'Landmark' study finds only modest declines, right up to the early 70s
WEDNESDAY, Aug. 22 (HealthDay News) -- Many older Americans aren't letting age slow down their sex lives, a new study shows.
The first comprehensive national survey of the sexual attitudes, behaviors and problems of U.S. adults age 57 and older finds many are having sex often. In fact, the frequency of sexual activity dropped only slightly between the late 50s up to the early 70s.
And more than half of those in the oldest age group -- 75 to 85 -- who were sexually active reported having sex at least two to three times per month, and 23 percent reported having sex at least once a week.
"This gives us, for the first time, the most comprehensive and nationally representative data on sexuality for men and women and makes a particular contribution with regard to knowledge of older women's sexuality," study lead author Dr. Stacy Tesser Lindau, assistant professor of obstetrics and gynecology and of medicine-geriatrics at the University of Chicago, said at a Monday teleconference.
Lindau is lead researcher on the study, which is published in the Aug. 23 issue of the New England Journal of Medicine.

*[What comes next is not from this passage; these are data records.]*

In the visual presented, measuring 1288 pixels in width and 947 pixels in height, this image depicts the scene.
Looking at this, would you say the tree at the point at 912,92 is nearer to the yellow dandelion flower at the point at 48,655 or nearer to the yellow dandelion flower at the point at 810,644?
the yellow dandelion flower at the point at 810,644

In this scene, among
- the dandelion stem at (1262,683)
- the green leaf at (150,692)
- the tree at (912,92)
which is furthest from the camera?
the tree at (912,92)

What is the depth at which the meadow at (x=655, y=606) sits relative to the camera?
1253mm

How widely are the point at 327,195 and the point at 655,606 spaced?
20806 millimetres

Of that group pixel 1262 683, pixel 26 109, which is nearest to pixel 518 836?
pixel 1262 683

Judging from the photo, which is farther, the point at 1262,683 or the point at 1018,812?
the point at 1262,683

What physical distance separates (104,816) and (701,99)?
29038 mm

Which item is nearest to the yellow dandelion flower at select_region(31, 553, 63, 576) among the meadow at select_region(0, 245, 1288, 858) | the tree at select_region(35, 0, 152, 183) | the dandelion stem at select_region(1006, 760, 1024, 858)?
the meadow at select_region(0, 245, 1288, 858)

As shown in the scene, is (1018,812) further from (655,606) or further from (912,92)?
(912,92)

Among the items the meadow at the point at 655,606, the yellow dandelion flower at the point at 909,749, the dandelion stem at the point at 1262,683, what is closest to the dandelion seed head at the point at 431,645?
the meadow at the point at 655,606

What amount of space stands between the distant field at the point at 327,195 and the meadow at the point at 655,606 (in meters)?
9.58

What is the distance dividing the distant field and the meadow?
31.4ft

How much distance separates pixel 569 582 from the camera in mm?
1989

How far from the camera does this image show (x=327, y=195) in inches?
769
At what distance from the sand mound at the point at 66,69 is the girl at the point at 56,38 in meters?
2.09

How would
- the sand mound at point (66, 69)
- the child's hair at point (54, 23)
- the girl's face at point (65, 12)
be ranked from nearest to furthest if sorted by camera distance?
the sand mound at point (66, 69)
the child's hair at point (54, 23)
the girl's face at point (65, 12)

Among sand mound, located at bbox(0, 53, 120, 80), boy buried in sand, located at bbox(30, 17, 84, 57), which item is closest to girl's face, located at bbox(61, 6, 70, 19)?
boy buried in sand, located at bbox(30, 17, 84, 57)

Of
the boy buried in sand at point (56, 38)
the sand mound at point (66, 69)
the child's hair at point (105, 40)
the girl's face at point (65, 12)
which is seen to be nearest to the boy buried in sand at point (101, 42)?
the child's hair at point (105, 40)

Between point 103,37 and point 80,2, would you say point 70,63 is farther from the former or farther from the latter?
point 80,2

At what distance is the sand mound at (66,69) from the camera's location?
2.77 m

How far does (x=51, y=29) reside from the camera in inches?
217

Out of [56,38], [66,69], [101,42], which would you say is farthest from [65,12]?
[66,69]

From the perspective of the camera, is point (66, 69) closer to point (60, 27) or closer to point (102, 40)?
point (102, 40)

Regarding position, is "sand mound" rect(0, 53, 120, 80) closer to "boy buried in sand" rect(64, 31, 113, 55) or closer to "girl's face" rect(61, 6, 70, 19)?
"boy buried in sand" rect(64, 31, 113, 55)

"This is of extreme importance and a landmark study that hopefully will get the medical community and society focused on this in a less taboo way. It's a great start," said Dr. Barbara Paris, director of geriatrics at Maimonides Medical Center in New York City. "For most people, it's a shock to hear that people are having sex in their 70s," she said.
"This is a premier study," added Marcia G. Ory, professor of social and behavioral health and director of the Aging and Health Promotion Program at Texas A&M Health Science Center School of Rural Public Health. "It debunks some myths that sex and old age don't go together, and it places this in the context of health and health problems."